Four immune-related GO-BPs in the AD-PREC were similarly among the top ten overrepresented pathways seen in the AD-VIC (Table 7; Supplementary Table 5 for full list).

Table 7 Top 10 overrepresented gene ontology biological pathways in AD_VIC.

With a 2.5-fold greater tau load compared to the AD-VIC, it was hypothesized that AD-PREC DEGs would include upregulated tau kinases and downregulated tau phosphatases38. In particular, AD as a putative form of ‘Type 3 diabetes’7 would be consistent with impaired central insulin (PIK3-AKT) signalling and increased glycogen synthase kinase 3beta (GSK3β) levels39. Contrary to these hypotheses, CDK5R2, encoding a neuron-specific activator of the tau kinase cyclin dependent kinase 5, was downregulated, while the genes, phosphoinositide-3-kinase adaptor protein 1 (PIK3AP1) and phosphoinositide-3-kinase regulatory subunit 5 (PIK3R5), whose products promote PI3K activity, were both upregulated. Similarly, INSR, encoding the insulin receptor, and IGF1R, encoding the major IGF1 receptor, approached higher expression in the AD-PREC (unadjusted p values = 0.06 and 0.01 respectively).

Non-coding RNAs

97/559 DEGs in the AD-PREC and 27/71 in AD-VIC were long non-coding transcripts included two of most significant DEGs in both regions: SMG1 pseudogene 4 (SMG1P4; ENSG00000185710; logFC = − 6.4; FDR = 1.3 × 10–19) and general transcription factor IIH subunit 2B (GTF2H2B; pseudogene; ENSG00000226259; logFC = 6.4; FDR = 1.2 × 10–12).

ddPCR replication in a larger cohort

We selected eight protein-coding DEGs from the RNA-Seq study for validation in the full cohort of 26 AD cases and 22 controls: SST, SLC7A2, TREM2, CXCR4 and MS4A6A and PARVG, INSR and IGF1R. As for the RNA-Seq cohort there was no difference in neuronal density between cases and controls for either region. However, both regions were characterised by higher Aβ areal fractions and more AT8-tau + ve neurons in the cases (Table 8). Among the cases, Aβ areal fractions were similar for both regions (p = 0.5) but AT8-tau + ve neurons were higher in the PREC (p = 0.0009) (Supplementary Table 1 for all quantitative neuropathology data; RNA-Seq samples in bold type).

Table 8 Quantification of AD neuropathology in the RNA-Seq cohort.

Unlike the RNA sequencing samples, the mean RIN was significantly lower in the cases in both the PREC (mean RIN 4.1 ± 0.9 v. 5.2 ± 1.0, p = 0.0001) and the VIC (AD mean RIN 4.2 ± 0.9 v controls mean RIN = 5.1 ± 1.21; p = 0.003) and required normalisation using the reference gene GAPDH and further adjustment for regional RIN using logistic regression. SST was significantly lower in the AD-PREC (p < 0.0001) while TREM2 (p < 0.0001), MS4A6A (p = 0.0004) and CXCR4 (p = 0.003) were higher in AD cases consistent with the RNA-Seq results (Fig. 4). Similar to RNA-Seq data, SST was lower in the AD-VIC (p = 0.0001), but neither MS4A6A nor PARVG were upregulated in the full cohort although MS4A6A was highly correlated with age (p = 0.001).

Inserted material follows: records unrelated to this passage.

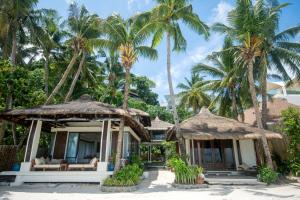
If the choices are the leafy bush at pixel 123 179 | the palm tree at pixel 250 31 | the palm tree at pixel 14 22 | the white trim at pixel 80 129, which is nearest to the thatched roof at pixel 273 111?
the palm tree at pixel 250 31

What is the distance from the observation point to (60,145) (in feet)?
45.5

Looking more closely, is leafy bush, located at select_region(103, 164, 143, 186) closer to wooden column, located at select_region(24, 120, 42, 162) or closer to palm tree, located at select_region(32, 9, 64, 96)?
wooden column, located at select_region(24, 120, 42, 162)

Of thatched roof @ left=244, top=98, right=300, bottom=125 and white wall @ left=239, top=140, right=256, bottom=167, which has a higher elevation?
thatched roof @ left=244, top=98, right=300, bottom=125

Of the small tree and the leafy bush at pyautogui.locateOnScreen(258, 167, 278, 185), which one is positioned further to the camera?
the small tree

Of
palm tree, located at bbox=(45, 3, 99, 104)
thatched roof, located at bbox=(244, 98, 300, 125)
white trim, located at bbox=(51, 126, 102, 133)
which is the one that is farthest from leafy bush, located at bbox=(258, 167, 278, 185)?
palm tree, located at bbox=(45, 3, 99, 104)

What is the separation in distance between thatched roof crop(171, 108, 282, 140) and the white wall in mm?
1249

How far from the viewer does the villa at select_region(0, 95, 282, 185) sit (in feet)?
34.4

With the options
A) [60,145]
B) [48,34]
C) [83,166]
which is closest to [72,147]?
[60,145]

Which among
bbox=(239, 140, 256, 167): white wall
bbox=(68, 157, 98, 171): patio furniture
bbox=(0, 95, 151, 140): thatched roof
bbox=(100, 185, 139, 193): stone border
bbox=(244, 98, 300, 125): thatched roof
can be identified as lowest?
bbox=(100, 185, 139, 193): stone border

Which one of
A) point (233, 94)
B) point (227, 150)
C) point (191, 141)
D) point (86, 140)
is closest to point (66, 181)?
point (86, 140)

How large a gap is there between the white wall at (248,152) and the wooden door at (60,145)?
462 inches

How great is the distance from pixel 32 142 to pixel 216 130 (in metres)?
10.6

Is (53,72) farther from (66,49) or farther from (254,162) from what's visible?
(254,162)

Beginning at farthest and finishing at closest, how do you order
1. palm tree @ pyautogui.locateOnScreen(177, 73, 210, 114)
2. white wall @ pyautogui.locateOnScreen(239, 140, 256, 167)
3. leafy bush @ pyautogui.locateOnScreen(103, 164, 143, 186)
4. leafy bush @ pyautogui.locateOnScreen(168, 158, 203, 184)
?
palm tree @ pyautogui.locateOnScreen(177, 73, 210, 114)
white wall @ pyautogui.locateOnScreen(239, 140, 256, 167)
leafy bush @ pyautogui.locateOnScreen(168, 158, 203, 184)
leafy bush @ pyautogui.locateOnScreen(103, 164, 143, 186)
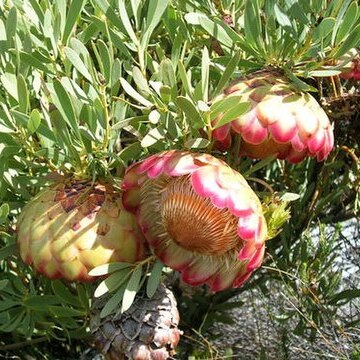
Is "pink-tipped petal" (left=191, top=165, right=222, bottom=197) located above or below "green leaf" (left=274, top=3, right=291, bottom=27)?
below

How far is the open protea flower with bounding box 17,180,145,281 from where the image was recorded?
38.9 inches

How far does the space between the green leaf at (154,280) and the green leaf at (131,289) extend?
0.02m

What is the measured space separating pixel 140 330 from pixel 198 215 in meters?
0.21

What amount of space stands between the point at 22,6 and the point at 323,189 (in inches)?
27.8

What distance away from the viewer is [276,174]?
1676 millimetres

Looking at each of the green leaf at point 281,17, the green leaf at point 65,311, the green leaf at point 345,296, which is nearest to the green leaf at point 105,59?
the green leaf at point 281,17

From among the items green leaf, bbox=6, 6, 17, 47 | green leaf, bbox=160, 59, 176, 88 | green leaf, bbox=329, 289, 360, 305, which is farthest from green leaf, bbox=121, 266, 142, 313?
green leaf, bbox=329, 289, 360, 305

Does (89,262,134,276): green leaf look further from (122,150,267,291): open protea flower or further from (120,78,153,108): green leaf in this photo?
(120,78,153,108): green leaf

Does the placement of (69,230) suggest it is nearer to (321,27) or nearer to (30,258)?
(30,258)

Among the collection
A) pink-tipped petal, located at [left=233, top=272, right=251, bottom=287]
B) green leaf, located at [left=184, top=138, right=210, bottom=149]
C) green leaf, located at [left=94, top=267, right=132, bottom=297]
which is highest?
green leaf, located at [left=184, top=138, right=210, bottom=149]

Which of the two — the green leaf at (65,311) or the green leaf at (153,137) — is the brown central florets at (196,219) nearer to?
the green leaf at (153,137)

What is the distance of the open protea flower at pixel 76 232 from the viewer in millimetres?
989

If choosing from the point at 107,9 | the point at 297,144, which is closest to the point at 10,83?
the point at 107,9

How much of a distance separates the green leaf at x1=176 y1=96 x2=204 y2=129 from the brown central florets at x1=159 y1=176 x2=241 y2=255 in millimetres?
72
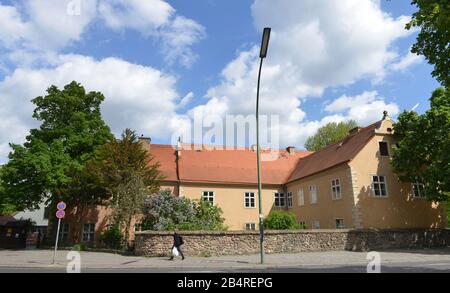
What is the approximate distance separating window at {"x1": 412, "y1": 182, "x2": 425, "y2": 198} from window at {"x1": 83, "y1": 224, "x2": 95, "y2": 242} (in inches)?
1165

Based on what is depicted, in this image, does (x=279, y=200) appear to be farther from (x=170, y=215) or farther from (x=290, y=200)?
(x=170, y=215)

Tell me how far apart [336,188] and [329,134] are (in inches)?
1046

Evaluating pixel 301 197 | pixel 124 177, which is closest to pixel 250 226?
pixel 301 197

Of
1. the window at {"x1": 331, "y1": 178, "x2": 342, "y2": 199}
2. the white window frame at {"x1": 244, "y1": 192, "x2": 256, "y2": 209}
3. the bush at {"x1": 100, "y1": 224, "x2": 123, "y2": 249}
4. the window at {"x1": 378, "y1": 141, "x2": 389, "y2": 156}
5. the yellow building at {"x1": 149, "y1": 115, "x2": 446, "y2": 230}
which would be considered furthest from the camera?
the white window frame at {"x1": 244, "y1": 192, "x2": 256, "y2": 209}

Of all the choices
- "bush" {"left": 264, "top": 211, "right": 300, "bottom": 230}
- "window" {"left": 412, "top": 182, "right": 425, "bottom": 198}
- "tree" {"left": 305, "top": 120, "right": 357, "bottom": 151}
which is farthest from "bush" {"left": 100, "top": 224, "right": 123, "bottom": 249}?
"tree" {"left": 305, "top": 120, "right": 357, "bottom": 151}

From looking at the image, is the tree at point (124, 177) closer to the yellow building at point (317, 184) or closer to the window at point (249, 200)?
the yellow building at point (317, 184)

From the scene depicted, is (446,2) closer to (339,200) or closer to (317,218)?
(339,200)

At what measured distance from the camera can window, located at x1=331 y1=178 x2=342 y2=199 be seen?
99.4ft

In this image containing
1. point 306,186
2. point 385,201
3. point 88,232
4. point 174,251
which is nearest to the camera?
point 174,251

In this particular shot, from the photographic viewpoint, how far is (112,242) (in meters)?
27.4

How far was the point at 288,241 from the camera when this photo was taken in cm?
2339

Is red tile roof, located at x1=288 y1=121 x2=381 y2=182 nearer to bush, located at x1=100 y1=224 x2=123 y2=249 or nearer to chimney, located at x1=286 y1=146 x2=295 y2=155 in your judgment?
chimney, located at x1=286 y1=146 x2=295 y2=155
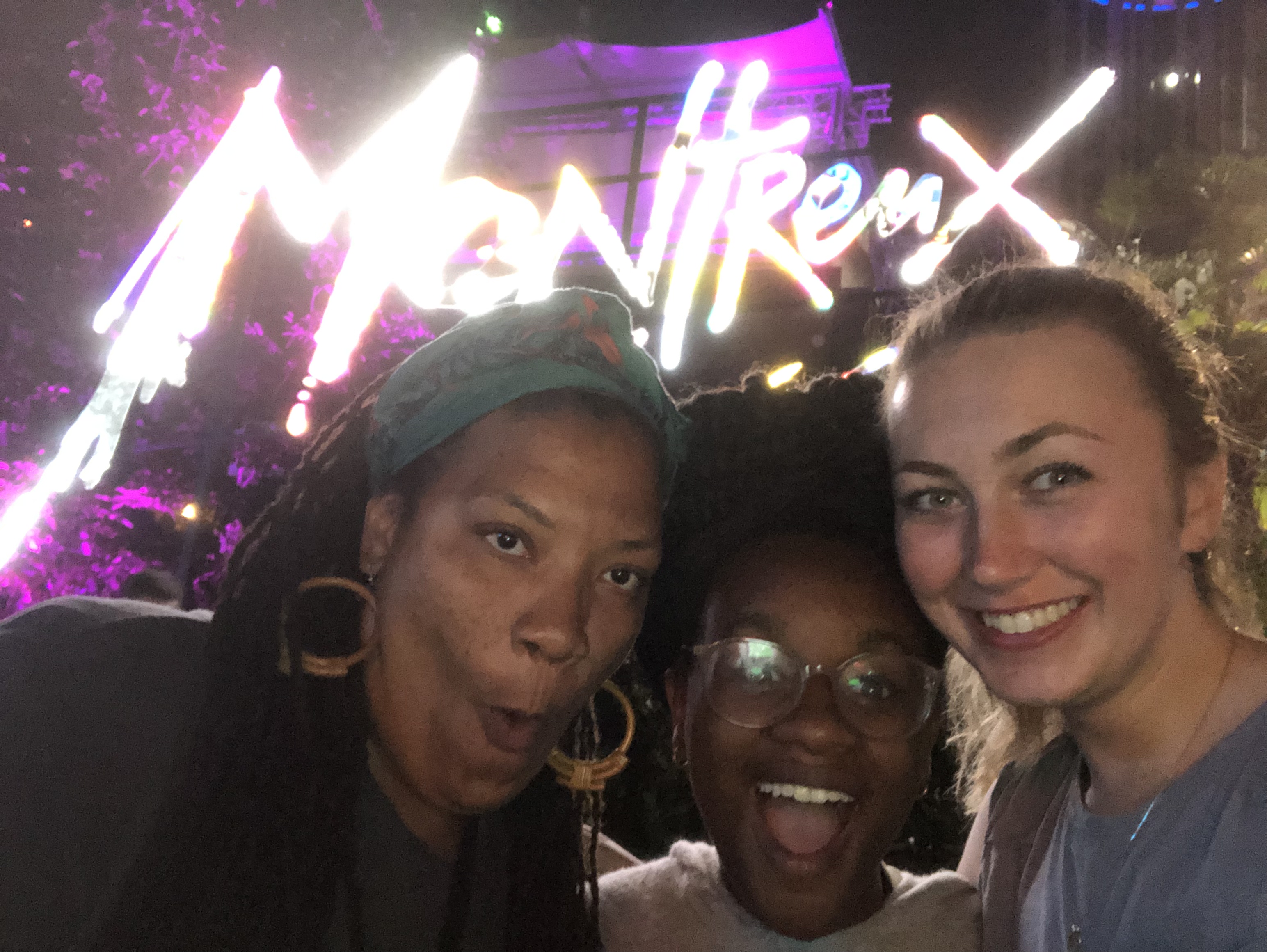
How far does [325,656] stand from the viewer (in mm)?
1614

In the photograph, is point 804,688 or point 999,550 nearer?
point 999,550

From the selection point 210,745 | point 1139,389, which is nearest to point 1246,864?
point 1139,389

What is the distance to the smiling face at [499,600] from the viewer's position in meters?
1.55

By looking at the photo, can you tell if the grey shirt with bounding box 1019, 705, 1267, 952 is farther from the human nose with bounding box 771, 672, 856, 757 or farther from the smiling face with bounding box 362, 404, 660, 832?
the smiling face with bounding box 362, 404, 660, 832

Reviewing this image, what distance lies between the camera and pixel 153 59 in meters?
4.65

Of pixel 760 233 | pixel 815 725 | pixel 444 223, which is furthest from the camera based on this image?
pixel 760 233

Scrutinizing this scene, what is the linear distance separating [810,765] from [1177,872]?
2.27ft

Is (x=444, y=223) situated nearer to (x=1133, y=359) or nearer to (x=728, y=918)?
(x=1133, y=359)

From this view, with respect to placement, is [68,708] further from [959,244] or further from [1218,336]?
[959,244]

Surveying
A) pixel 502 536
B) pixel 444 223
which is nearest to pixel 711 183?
pixel 444 223

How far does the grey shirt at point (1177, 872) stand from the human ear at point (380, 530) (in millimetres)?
1573

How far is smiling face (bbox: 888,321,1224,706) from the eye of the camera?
A: 160 cm

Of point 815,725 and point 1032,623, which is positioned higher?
point 1032,623

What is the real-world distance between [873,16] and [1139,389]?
791 centimetres
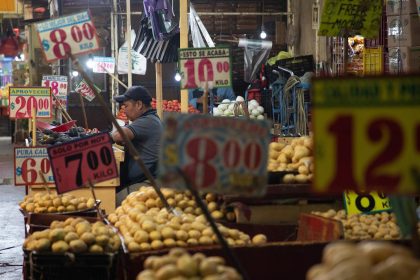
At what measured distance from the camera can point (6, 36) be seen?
3734 centimetres

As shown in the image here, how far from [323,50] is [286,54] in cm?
163

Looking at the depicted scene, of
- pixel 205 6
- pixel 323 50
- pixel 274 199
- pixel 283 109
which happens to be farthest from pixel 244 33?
pixel 274 199

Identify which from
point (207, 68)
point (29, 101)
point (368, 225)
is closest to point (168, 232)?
point (368, 225)

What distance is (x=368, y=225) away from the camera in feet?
19.8

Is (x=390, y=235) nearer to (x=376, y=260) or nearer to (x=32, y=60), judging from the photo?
(x=376, y=260)

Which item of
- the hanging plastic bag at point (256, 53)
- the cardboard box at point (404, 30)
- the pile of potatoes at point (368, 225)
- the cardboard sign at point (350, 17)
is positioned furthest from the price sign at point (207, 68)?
the hanging plastic bag at point (256, 53)

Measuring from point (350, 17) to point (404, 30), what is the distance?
2.99 meters

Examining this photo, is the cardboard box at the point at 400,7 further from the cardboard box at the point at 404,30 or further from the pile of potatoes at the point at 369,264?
the pile of potatoes at the point at 369,264

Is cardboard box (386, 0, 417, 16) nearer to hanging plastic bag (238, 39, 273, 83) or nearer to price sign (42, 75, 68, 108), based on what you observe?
hanging plastic bag (238, 39, 273, 83)

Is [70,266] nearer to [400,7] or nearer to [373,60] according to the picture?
[400,7]

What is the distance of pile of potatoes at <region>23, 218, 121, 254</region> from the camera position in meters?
5.28

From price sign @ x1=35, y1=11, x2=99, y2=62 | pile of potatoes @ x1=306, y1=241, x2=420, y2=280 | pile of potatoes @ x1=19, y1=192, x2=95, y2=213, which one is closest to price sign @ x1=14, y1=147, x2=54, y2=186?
pile of potatoes @ x1=19, y1=192, x2=95, y2=213

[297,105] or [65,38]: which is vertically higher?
[65,38]

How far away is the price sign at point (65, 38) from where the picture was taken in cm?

In contrast to RNA-Seq results, both INSR (p = 0.001 and p = 0.0001) and IGF1R (p = 0.0002 and p = 0.01) were higher in the AD-PREC and AD-VIC respectively (Fig. 4) (Fig. 4). In the AD-VIC, IGF1R (r2 = 0.35, p = 0.002), SST (r2 = 0.21, p = 0.02) expression was correlated with tau-positive neurons; PARVG (r2 = 0.25, p = 0.02) were correlated with residual neurons and CXCR4 (r2 = 0.28, p = 0.007) was correlated with Aβ areal fraction. There were no correlations between AD pathology and GOIs in the AD-PREC.

Figure 4
figure 4

Validation of somatostatin and insulin/IGF1 signalling genes. Histograms show the differential expression, quantified by droplet digital (dd) PCR, of protein encoding genes that were differentially expressed in RNA-Seq: somatostatin (SST), insulin receptor (INSR), insulin-like growth factor 1 receptor (IGF1R), C-X-C motif chemokine receptor 4 (CXCR4), membrane spanning 4-domains A6A (M4A6A), triggering receptor expressed on myeloid cells 2 (TREM2), solute carrier family 7 member 2 (SLC7A2), parvin gamma (PARVG), in the precuneus (PREC) and primary visual cortex (VIC) of post-mortem brains from 26 Alzheimer’s disease (AD) cases and 22 neurologically normal controls. This includes resampling of all individuals (n = 10) assayed by RNA-Seq.

RNA-Seq validation—ROSMAP study data

The DEGs from the AD-PREC were compared with a recently published dataset from the Religious Orders Study and Memory and Aging Project (ROSMAP) study. The ROSMAP RNA-Seq data was from the dorsolateral prefrontal cortex from 478 individuals of varying cognitive function and pathological diagnoses including probable AD were originally analysed by a co-expression network technique32. Here we restricted the re-analysis to their two most disparate groups: Non-demented controls with no or low AD-type pathology (n = 117) versus demented individuals with intermediate or high AD pathology (n = 195). This revealed 3904 DEGs (3132 protein-coding) of which 203 were among the 462 protein-coding DEGs seen in the AD-PREC here. SST was downregulated and INSR, CXCR4, SLC7A2 and NFKBIA were upregulated, respectively but IGF1R, TREM2 and MS4A6A was not significantly different. The most prominent GO-BPs included ‘positive regulation of nucleic acid-templated transcription’ and ‘neurogenesis’ but there were no immune-related pathways affected.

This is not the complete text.